REPUBLIKA.CO.ID, GAZA -- Pada Rabu (22/11/2023) malam, polisi Israel memotret rumah para tahanan yang dijadwalkan akan dibebaskan di Yerusalem. Polisi mengancam, keluarga mereka akan ditangkap jika mereka menunjukkan bentuk perayaan pembebasan kerabat mereka.
Pembatasan seperti ini bukanlah hal baru di Yerusalem. Dalam beberapa tahun terakhir, Israel telah melarang perayaan apa pun ketika keluarga menerima putra dan putri mereka yang dibebaskan. Dalam beberapa kasus, narapidana yang baru dibebaskan ditangkap kembali setelah keluarga mereka merayakannya. Sementara dalam kasus lain, para tahanan yang dibebaskan dideportasi dari Yerusalem.
Ketua Komite Keluarga Tahanan Yerusalem, Amjad Abu Asab mengatakan, menekan perayaan kebebasan anak-anak mereka, setelah menunggu lama, adalah bagian dari tekanan terus-menerus yang ingin diterapkan oleh Israel.
Israel juga menerapkan tindakan keras yang berlebihan terhadap anak-anak yang ditangkap di Yerusalem, seperti hukuman berat, denda berat, dan tahanan rumah. Abu Asab mengatakan, Israel tidak hanya memberlakukan pembatasan fisik, namun juga bentuk tekanan psikologis yang berlangsung selama berbulan-bulan. Menurut Abu Asab, pemukulan merupakan ciri khas penangkapan anak-anak di Yerusalem dengan tujuan intimidasi.

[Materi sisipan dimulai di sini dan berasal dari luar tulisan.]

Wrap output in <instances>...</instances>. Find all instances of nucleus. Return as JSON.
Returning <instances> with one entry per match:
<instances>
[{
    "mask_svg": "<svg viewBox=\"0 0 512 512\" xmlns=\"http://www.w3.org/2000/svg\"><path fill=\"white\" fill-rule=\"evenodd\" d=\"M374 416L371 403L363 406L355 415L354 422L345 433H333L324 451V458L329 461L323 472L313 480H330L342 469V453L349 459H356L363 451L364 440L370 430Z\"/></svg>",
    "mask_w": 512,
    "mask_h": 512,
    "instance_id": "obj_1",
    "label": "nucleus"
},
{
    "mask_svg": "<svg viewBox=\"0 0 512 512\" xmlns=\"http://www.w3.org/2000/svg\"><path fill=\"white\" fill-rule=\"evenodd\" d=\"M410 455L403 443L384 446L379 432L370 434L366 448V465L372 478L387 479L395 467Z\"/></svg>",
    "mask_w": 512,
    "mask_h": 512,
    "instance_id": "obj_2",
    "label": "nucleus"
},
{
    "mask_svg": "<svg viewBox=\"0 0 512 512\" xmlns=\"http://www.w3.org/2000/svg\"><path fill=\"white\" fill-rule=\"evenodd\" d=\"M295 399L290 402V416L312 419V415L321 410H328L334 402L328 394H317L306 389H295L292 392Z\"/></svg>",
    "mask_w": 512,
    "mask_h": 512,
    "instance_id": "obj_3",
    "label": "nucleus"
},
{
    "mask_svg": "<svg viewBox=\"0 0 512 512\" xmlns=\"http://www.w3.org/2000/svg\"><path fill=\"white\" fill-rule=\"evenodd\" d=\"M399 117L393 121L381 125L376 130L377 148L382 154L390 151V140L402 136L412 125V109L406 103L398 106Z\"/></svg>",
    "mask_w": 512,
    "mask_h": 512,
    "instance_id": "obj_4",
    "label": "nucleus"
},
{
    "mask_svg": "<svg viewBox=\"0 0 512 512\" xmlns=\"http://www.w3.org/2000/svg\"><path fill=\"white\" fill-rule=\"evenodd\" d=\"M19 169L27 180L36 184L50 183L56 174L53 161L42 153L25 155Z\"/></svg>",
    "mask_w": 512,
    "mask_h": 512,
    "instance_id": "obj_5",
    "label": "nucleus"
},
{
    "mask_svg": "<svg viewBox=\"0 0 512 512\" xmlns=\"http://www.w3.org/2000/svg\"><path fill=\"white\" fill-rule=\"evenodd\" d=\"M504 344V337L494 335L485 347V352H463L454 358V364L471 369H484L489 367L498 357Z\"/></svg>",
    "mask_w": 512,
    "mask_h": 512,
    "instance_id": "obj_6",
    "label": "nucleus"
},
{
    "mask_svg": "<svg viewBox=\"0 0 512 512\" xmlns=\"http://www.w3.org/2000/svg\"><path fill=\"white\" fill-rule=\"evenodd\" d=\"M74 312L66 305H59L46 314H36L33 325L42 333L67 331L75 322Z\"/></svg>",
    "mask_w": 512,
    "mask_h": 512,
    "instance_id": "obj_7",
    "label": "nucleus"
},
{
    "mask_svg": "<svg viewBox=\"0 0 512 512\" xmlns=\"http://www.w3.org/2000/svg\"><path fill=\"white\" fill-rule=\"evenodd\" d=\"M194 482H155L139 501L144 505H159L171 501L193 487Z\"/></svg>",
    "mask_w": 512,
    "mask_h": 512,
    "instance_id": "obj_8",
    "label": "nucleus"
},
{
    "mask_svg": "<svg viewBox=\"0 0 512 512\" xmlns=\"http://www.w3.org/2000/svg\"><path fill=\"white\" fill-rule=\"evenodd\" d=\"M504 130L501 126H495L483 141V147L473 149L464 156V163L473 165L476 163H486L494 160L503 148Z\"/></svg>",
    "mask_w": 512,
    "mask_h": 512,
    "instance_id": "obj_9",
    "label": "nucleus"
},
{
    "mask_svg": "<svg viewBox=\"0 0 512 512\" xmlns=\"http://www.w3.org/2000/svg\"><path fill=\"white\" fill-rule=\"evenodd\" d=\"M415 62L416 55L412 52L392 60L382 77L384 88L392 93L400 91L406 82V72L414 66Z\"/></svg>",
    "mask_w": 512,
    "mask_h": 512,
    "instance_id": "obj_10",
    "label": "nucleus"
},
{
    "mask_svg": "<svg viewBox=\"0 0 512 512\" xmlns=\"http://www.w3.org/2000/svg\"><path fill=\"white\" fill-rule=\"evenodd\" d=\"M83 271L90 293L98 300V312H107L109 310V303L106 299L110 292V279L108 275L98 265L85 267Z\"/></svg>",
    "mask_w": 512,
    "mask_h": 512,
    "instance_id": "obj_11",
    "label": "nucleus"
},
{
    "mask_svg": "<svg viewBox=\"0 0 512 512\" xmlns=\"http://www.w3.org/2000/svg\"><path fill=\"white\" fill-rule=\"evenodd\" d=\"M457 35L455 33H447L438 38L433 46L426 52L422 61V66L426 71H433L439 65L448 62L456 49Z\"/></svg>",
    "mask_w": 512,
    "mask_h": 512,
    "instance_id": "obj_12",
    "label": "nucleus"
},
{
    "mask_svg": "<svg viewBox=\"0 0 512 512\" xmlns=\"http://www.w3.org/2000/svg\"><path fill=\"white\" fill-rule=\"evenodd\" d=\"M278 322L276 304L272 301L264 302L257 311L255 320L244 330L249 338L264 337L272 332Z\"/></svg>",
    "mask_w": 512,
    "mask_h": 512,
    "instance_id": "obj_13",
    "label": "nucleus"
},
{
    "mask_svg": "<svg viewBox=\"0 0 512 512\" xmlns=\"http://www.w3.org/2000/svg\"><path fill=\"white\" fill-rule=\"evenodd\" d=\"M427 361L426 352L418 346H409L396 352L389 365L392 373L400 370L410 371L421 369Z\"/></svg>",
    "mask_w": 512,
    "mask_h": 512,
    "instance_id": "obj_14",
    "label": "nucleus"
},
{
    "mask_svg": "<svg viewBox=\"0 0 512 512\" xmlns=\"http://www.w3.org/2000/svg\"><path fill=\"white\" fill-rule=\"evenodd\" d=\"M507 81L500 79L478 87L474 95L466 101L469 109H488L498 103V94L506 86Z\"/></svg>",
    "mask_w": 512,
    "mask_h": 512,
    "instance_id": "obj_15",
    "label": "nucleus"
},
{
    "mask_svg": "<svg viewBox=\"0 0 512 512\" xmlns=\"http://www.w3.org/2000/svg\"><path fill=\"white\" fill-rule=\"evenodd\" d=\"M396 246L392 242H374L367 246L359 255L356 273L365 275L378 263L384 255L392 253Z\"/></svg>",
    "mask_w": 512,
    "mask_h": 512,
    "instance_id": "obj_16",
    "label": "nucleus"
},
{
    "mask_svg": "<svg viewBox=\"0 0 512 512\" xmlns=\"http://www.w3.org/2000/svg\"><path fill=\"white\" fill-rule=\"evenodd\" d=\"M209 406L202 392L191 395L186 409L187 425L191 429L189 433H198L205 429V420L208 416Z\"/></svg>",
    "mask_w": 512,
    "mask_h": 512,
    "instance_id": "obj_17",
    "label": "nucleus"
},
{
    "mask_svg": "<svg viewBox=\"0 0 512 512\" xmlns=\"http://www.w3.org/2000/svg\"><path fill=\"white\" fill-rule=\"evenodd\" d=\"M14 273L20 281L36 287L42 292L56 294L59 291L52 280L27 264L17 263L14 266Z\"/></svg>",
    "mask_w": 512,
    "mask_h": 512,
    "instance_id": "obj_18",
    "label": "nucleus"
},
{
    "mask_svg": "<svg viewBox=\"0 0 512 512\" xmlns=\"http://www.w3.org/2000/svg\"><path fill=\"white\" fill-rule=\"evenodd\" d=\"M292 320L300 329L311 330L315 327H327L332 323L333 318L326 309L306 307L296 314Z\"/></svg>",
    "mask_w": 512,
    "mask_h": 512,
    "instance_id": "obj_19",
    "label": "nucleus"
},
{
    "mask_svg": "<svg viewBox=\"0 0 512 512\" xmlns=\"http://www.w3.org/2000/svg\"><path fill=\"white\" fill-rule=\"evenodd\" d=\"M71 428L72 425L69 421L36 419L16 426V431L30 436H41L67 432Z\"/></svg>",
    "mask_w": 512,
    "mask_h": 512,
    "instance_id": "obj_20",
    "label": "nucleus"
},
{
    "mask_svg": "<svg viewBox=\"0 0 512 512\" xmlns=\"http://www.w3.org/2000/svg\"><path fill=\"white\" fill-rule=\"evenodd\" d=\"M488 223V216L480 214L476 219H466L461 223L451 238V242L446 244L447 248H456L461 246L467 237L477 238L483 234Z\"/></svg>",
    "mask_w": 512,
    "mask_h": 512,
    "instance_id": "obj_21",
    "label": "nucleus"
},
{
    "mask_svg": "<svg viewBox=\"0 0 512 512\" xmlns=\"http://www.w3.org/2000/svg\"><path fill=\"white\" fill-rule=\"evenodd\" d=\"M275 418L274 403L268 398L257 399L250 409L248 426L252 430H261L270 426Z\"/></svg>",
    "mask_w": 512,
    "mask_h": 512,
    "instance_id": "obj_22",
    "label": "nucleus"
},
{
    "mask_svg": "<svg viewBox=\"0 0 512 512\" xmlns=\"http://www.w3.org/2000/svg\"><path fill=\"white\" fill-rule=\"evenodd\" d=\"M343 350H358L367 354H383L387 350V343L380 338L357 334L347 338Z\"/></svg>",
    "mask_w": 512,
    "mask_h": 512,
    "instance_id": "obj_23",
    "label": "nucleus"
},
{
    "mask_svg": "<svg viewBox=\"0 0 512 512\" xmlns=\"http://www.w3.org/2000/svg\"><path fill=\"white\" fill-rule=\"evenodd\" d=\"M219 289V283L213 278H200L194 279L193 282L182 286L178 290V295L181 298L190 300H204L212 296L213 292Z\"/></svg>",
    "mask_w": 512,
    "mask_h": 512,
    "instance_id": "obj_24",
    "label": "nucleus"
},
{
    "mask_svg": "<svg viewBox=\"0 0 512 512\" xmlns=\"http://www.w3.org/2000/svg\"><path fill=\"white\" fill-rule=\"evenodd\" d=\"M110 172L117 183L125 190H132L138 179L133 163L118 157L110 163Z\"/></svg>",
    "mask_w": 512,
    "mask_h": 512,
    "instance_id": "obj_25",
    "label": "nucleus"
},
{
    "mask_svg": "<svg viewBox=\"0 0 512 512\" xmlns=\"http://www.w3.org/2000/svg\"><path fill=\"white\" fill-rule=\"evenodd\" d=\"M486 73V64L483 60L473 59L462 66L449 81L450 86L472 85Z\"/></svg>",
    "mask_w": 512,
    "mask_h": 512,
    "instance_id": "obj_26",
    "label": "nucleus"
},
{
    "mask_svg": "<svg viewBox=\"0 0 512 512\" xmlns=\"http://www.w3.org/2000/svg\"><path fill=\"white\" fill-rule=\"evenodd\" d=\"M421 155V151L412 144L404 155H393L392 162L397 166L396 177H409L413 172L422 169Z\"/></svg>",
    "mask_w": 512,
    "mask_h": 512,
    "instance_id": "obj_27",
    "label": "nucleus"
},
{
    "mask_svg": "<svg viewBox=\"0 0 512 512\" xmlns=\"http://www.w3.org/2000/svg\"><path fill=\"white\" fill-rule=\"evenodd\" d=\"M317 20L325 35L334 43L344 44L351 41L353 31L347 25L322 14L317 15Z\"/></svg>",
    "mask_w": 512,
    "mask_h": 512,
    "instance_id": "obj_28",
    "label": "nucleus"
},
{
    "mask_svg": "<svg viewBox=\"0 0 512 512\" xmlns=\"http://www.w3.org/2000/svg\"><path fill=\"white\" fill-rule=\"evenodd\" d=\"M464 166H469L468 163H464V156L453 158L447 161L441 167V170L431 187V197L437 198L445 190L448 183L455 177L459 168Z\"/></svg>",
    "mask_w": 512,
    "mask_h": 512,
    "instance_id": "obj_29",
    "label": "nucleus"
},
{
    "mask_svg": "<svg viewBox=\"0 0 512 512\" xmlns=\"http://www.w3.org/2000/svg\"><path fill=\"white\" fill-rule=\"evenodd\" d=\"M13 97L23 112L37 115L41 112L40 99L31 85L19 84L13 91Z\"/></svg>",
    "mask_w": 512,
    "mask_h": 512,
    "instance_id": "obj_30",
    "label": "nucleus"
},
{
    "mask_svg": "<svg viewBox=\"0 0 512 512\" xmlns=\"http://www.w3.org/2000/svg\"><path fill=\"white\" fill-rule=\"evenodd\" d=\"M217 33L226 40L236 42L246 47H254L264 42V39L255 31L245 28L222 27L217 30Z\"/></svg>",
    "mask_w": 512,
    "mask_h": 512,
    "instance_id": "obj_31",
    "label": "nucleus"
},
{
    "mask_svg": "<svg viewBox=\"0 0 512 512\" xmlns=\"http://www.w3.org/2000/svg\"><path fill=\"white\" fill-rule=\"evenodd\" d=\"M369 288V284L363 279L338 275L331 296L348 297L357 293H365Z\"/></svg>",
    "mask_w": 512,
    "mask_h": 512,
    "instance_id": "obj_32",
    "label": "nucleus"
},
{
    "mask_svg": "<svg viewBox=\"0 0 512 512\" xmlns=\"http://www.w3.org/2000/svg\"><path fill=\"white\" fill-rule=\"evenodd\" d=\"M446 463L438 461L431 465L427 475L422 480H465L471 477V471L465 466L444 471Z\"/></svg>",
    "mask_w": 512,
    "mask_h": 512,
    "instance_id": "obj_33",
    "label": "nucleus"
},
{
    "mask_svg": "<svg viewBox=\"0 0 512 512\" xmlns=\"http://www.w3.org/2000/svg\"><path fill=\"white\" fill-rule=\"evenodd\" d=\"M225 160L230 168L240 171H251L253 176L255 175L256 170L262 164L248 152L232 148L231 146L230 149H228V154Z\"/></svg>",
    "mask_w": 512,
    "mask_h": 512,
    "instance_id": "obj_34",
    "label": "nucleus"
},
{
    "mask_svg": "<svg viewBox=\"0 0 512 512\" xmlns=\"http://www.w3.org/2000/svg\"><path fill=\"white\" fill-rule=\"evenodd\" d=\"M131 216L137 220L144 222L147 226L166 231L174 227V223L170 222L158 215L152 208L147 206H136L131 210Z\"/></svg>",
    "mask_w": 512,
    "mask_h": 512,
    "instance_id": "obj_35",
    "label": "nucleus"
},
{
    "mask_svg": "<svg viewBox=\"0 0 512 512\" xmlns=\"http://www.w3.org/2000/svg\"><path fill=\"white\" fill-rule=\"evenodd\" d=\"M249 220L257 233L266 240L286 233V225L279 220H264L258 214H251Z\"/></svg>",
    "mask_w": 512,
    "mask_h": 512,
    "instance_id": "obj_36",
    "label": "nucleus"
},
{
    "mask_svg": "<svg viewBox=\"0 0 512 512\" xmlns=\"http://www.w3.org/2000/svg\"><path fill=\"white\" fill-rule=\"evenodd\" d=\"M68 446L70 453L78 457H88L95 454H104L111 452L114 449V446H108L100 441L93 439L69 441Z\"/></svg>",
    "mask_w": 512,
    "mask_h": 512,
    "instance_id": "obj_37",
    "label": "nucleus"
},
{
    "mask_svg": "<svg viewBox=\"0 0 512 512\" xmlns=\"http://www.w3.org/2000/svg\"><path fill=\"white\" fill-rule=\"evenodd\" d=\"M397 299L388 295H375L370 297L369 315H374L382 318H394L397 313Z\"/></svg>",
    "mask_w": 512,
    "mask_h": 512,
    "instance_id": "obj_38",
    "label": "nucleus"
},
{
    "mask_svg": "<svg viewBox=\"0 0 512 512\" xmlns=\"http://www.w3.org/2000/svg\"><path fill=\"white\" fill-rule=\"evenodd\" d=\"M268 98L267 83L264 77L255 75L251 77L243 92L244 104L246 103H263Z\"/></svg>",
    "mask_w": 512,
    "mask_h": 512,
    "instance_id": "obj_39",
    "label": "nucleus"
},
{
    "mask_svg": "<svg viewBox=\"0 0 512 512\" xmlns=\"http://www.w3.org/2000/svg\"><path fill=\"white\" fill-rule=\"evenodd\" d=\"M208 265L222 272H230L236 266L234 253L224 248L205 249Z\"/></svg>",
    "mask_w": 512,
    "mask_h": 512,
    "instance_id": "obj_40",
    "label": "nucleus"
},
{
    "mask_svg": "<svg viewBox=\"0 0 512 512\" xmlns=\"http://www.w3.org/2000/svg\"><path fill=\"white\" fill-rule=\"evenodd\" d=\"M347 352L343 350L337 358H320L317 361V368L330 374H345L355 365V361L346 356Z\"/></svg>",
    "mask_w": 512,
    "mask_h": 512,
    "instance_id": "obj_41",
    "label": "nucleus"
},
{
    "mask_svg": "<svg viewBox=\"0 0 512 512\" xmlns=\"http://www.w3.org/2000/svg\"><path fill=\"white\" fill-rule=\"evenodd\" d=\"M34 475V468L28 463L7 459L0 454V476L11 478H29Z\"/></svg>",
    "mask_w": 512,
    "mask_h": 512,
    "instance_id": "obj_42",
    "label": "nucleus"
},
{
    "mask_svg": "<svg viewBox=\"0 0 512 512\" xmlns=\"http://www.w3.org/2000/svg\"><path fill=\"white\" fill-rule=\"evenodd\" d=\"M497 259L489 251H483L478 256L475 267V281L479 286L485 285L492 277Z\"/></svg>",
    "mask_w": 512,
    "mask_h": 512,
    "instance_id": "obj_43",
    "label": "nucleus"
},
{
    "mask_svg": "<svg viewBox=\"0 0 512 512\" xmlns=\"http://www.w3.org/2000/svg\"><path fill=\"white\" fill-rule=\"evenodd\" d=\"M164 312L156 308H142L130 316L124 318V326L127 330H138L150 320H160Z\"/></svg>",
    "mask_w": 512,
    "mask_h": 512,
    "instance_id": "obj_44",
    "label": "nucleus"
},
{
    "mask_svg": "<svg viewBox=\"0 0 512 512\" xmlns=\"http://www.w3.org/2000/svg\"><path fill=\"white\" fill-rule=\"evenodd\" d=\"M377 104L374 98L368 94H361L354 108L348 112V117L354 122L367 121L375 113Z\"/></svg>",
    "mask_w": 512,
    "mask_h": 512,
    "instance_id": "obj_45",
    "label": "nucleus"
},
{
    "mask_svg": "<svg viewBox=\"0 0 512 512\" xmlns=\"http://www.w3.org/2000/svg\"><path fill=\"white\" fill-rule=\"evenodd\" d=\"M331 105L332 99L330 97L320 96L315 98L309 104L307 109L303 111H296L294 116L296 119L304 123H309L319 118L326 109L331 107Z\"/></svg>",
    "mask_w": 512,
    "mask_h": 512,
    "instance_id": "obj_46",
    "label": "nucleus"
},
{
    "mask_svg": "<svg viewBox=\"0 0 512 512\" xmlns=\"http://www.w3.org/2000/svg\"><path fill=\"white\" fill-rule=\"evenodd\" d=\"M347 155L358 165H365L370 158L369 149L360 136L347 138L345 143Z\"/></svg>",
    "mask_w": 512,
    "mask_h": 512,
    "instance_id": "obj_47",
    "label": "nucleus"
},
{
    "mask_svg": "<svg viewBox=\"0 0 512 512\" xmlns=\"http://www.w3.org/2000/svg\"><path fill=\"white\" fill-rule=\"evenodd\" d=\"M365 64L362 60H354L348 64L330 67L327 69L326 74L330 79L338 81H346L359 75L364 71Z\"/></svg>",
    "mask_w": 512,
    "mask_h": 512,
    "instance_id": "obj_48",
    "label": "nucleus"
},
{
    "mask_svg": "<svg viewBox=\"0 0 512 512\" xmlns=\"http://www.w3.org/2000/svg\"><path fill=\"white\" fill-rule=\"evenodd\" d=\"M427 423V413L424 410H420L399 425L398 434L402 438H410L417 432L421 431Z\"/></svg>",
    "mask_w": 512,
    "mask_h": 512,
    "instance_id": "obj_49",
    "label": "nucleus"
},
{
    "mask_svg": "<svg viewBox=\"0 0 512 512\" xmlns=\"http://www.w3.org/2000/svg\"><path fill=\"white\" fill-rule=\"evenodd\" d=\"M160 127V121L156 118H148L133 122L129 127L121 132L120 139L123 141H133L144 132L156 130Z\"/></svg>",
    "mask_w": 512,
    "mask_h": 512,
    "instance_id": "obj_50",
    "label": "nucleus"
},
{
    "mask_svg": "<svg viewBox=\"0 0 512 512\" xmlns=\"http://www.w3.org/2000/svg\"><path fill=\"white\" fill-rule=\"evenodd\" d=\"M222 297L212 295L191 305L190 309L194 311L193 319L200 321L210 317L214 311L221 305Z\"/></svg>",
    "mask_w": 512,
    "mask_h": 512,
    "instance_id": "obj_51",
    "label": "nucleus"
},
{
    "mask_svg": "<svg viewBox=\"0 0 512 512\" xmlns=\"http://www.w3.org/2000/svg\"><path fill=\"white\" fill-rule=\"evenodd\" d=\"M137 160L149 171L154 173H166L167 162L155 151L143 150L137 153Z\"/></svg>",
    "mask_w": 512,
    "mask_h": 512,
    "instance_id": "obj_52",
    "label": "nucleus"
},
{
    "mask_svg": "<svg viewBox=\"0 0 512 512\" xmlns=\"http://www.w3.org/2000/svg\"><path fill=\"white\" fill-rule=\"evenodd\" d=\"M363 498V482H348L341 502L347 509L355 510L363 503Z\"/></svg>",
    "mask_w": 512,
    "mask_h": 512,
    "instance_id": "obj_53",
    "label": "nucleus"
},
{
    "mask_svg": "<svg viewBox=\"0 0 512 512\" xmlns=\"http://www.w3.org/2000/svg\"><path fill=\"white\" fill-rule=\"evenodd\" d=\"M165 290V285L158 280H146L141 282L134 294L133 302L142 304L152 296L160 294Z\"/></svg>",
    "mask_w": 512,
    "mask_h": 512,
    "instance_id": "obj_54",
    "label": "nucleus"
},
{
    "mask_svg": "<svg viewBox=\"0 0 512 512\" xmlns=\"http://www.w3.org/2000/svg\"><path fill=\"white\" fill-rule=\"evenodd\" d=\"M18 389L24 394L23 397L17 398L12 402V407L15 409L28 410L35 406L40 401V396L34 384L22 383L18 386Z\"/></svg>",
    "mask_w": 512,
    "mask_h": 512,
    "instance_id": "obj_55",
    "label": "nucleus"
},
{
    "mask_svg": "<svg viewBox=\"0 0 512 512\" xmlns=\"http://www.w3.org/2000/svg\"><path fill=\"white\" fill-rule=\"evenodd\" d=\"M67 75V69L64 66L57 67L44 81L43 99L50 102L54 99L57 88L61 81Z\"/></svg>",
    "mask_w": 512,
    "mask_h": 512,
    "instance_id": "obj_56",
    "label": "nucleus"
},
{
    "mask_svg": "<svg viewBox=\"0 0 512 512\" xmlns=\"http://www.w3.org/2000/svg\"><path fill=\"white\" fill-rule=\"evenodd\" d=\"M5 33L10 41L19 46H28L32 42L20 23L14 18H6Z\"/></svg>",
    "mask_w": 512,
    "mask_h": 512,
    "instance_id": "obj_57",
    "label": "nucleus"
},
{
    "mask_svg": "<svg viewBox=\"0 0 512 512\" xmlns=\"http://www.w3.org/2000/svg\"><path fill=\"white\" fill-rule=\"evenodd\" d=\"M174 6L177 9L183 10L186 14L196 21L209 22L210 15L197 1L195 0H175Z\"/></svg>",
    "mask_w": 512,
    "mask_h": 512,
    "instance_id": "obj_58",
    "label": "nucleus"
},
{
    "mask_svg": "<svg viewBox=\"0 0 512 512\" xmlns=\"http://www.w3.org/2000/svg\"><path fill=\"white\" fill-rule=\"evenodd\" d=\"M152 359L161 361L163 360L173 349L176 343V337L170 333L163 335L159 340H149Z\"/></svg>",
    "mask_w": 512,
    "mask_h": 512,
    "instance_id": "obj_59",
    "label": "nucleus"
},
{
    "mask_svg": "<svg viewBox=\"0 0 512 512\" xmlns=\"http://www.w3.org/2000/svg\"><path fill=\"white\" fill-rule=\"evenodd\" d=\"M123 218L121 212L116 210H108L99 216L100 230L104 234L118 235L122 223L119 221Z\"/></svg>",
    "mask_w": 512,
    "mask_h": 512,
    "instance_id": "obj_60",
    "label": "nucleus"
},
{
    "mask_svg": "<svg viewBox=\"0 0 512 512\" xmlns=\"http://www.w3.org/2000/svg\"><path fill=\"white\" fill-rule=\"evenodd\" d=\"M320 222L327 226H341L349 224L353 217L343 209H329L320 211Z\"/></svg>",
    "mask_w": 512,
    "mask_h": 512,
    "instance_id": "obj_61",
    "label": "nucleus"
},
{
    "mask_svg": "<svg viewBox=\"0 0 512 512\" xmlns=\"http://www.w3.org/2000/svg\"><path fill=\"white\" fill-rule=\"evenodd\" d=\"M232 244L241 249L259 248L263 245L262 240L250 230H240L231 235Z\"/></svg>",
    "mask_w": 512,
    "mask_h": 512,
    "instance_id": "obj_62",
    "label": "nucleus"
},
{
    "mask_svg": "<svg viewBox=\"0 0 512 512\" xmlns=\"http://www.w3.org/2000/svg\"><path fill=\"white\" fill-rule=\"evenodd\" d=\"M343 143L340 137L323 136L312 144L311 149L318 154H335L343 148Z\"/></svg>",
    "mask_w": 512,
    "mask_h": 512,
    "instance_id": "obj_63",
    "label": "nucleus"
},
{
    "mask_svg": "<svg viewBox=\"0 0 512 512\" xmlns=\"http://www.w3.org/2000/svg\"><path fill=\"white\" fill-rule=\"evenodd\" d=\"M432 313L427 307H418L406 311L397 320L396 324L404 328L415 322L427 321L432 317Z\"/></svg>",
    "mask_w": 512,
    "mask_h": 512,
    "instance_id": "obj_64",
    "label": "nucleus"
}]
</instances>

“Sejak para pemukim membakar dan membunuh anak Muhammad Abu Khudair di Yerusalem pada 2014, Israel semakin menargetkan anak-anak di kota tersebut untuk mencegah mereka melakukan balas dendam. Israel juga mengembangkan undang-undang untuk melipatgandakan hukuman mereka dengan dalih pencegahan,” ujar Abu Asab.
What's your wish for today?
"I hope to come back from school and find my mother at home."
These innocent dreams belong to Israa Aljabbis' son. #Gaza #Palestine pic.twitter.com/De4z17eJoI
— Quds News Network (@QudsNen) November 25, 2023
Penggunaan kekuatan berlebihan dalam menangani anak-anak di Yerusalem adalah kebijakan sistematis yang diterapkan oleh polisi Israel dengan tujuan untuk menundukkan mereka. Abu Asab menggambarkan kondisi penangkapan dan interogasi mereka lebih brutal dibandingkan tahanan lainnya.
Penolakan pengobatan, pemukulan yang menyebabkan patah tulang dan memar, ancaman terus-menerus, perampasan pendidikan, penundaan di pengadilan, dan kondisi pembebasan yang rumit bahkan setelah mereka dibebaskan, merupakan prosedur yang bertentangan dengan hukum internasional. Padahal 30 tahun lalu, Israel telah menandatangani Konvensi Perlindungan Anak.